(TRECHO EXTRAÍDO)
"""

Romero Britto tem consciência da finitude da vida e busca desfrutar ao máximo os prazeres da existência. Quer as pessoas gostem ou não, é inegável que o pintor pernambucano, da pobreza no Recife ao luxo em Miami, triunfou com sua arte e se tornou uma personalidade influente.
Quando criança, ele já pintava em sucatas, papelões e jornais, mas a conjuntura de uma juventude modesta o levou a prestar curso de Direito aos 17 anos. As pinceladas do destino, porém, lhe afastaram da jurisprudência e o aproximaram das telas.
Ao visitar os Estados Unidos pela primeira vez, Britto se apaixonou pela arte estrangeira e se conectou com o ‘american way of life’. Fruto do Sonho Americano, o brasileiro trabalhou em Miami como atendente em lanchonete, ajudante de jardineiro e caixa de loja antes de fazer os contatos certos e começar a disseminar suas cores vibrantes pelo mundo, com criações inspiradas em estandartes do pincel como Pablo Picasso, Henri Matisse e Andy Warhol.

"""

(MATERIAL COLETADO)
"""

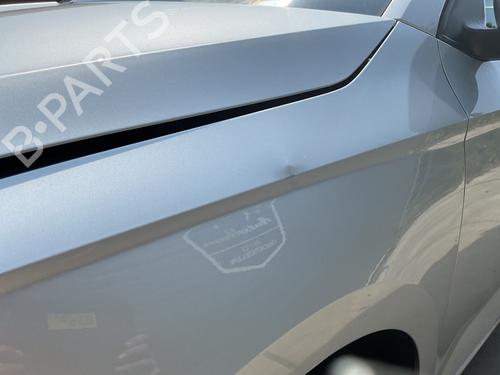 Full front SKODA FABIA III Estate (NJ5) 1.0 TSI | BP27557867S1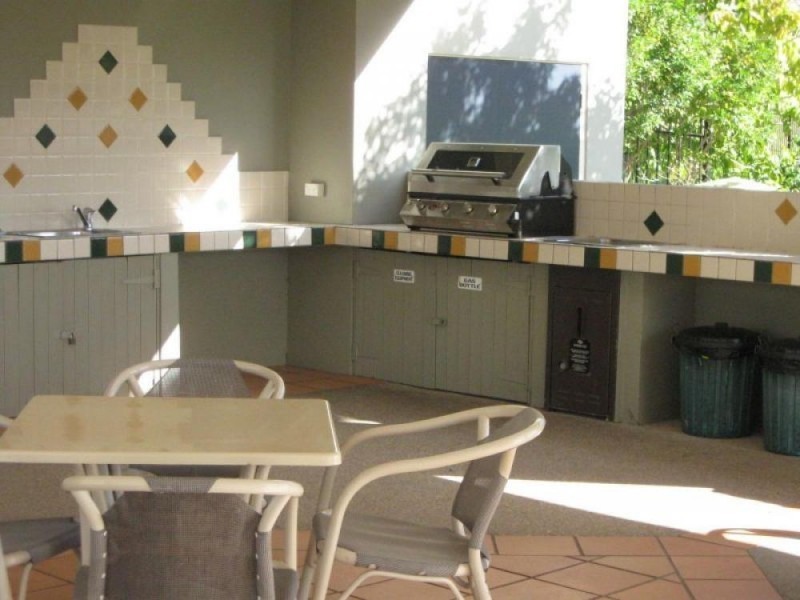 81/433 brisbane road, Arundel QLD 4214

"""

(DESCRIÇÃO DO PROBLEMA) Reescreva o texto sobre Romero Britto desde "Ao visitar os" até "e Andy Warhol.", inclusive, substituindo "lanchonete" por "padaria".

(SOLUÇÃO DO PROBLEMA)
Ao visitar os Estados Unidos pela primeira vez, Britto se apaixonou pela arte estrangeira e se conectou com o ‘american way of life’. Fruto do Sonho Americano, o brasileiro trabalhou em Miami como atendente em padaria, ajudante de jardineiro e caixa de loja antes de fazer os contatos certos e começar a disseminar suas cores vibrantes pelo mundo, com criações inspiradas em estandartes do pincel como Pablo Picasso, Henri Matisse e Andy Warhol.